Os demais ministros não haviam se debruçado sobre as observações feitas por Toffoli e Gilmar em relação à UIF. Havia dúvidas se a tese que seria fixada nesta quarta-feira incluiria essas ressalvas. Somente o ponto relativo às formas de comunicação ficou expresso no texto final.
A tese, formulada por Moraes e aprovada por 10 dos 11 ministros (a exceção foi Marco Aurélio), foi a seguinte:
1) É constitucional o compartilhamento dos relatórios de inteligência financeira da UIF e da íntegra do procedimento fiscalizatório da Receita Federal com os órgãos de persecução penal para fins criminais, sem a obrigatoriedade de prévia autorização judicial, devendo ser resguardado o sigilo das informações em procedimentos formalmente instaurados e sujeitos a posterior controle jurisdicional;
2) O compartilhamento pela UIF e pela Receita referido no item anterior deve ser feito unicamente por meio de comunicações formais, com garantia de sigilo, certificação do destinatário e estabelecimento de instrumentos efetivos de apuração e correção de eventuais desvios.
Questionado ao final da sessão sobre o impacto da decisão no caso de Flávio Bolsonaro, Moraes respondeu que não conhece a investigação. Eventuais alegações de nulidade por descumprimento das regras fixadas pelo STF, nesse caso ou em outros, serão discutidas individualmente na Justiça depois.
“Eu não conheço o caso concreto. O que tem que analisar é o seguinte: o Supremo autorizou amplamente o compartilhamento de dados, não só da UIF como da Receita.
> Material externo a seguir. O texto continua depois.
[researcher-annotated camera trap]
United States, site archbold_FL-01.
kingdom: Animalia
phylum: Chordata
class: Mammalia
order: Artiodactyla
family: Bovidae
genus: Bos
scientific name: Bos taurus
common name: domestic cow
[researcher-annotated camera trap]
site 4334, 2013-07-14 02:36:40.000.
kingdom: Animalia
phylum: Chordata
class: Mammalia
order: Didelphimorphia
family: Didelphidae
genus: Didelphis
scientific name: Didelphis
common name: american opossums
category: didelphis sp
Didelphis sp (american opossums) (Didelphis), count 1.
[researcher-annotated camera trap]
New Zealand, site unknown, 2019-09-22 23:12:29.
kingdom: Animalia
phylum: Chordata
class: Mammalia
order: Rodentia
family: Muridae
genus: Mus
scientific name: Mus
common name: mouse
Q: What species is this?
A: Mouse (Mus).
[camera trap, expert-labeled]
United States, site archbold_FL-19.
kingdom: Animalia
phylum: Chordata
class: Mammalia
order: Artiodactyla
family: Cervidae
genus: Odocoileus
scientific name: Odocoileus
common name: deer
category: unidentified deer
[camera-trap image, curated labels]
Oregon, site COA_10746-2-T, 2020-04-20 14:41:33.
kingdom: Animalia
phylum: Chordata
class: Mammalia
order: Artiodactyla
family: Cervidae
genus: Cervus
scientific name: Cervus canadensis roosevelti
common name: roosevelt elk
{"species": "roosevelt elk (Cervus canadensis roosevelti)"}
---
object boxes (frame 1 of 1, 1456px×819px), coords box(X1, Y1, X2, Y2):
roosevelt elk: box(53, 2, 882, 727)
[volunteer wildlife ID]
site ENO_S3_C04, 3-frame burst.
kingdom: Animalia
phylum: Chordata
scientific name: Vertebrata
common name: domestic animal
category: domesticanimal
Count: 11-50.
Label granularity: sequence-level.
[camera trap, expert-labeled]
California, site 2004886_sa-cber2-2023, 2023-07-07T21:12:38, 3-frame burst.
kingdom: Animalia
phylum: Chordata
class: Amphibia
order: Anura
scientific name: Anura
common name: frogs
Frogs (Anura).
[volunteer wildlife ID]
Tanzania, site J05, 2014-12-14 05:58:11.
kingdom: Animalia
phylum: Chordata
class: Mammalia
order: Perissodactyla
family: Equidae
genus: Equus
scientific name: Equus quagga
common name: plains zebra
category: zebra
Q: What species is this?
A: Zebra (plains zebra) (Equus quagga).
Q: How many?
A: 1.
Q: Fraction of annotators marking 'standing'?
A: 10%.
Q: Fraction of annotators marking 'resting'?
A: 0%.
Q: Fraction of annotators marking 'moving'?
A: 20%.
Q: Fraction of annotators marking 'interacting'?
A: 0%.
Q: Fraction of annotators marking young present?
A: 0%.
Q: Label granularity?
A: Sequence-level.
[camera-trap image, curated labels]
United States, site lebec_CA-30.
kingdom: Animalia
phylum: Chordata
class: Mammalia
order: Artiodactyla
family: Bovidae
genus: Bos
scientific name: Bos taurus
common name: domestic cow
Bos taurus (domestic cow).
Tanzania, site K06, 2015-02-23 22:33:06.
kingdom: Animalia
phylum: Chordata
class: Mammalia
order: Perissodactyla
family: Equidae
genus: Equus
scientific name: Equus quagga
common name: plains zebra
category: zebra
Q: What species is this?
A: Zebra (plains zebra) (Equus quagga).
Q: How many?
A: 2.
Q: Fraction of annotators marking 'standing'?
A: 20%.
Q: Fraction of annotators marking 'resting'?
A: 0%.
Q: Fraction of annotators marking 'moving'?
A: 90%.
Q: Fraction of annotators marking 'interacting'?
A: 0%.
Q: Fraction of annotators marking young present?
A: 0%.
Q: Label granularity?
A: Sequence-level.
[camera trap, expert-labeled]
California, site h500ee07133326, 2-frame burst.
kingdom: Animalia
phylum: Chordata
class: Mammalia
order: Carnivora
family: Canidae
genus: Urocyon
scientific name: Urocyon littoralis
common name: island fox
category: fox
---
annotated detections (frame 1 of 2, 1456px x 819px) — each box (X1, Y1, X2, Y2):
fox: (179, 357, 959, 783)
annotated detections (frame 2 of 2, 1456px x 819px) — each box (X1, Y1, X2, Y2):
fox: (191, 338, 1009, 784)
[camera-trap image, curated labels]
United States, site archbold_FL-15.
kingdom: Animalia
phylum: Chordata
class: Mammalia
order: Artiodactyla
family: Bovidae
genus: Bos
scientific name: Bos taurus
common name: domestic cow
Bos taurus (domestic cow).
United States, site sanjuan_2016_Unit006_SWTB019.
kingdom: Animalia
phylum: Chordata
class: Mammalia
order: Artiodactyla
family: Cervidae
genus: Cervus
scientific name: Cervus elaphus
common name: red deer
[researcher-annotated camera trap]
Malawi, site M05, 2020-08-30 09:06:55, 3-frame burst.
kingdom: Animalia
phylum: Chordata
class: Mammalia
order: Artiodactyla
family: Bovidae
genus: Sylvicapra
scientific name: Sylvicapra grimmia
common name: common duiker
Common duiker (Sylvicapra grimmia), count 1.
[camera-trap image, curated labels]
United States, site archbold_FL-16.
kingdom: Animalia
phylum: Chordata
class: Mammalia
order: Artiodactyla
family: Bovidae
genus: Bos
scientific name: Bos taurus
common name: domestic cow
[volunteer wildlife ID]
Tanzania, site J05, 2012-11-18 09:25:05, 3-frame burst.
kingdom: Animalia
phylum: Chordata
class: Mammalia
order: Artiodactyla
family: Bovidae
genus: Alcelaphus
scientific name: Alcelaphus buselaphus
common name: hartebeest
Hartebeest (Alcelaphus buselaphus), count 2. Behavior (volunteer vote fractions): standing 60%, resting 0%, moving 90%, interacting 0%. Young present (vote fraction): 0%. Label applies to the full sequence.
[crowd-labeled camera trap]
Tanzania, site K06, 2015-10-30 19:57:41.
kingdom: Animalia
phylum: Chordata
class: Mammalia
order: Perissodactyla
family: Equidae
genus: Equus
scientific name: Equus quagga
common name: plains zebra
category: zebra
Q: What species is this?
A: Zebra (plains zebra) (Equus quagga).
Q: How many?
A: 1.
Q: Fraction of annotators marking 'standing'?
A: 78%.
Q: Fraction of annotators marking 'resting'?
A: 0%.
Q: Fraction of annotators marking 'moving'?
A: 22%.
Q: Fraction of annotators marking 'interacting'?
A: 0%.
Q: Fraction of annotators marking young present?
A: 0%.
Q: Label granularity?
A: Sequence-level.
Eu diria que, o que eu conheço, na minha experiência como promotor e secretário de Segurança [de São Paulo], é que em 99,9% dos casos, quando chega ou se pede a informação, já é formalizado [o procedimento]. Mas é importante colocar isso”, disse Moraes.
“A UIF mandou [os dados], tem que ser um procedimento formal que fique registrado quem mandou e o destinatário”, completou. “[Comunicação via] Email não, WhatsApp. Isso é para quem tem preguiça de fazer ofício. Estamos falando da vida e da intimidade de pessoas.”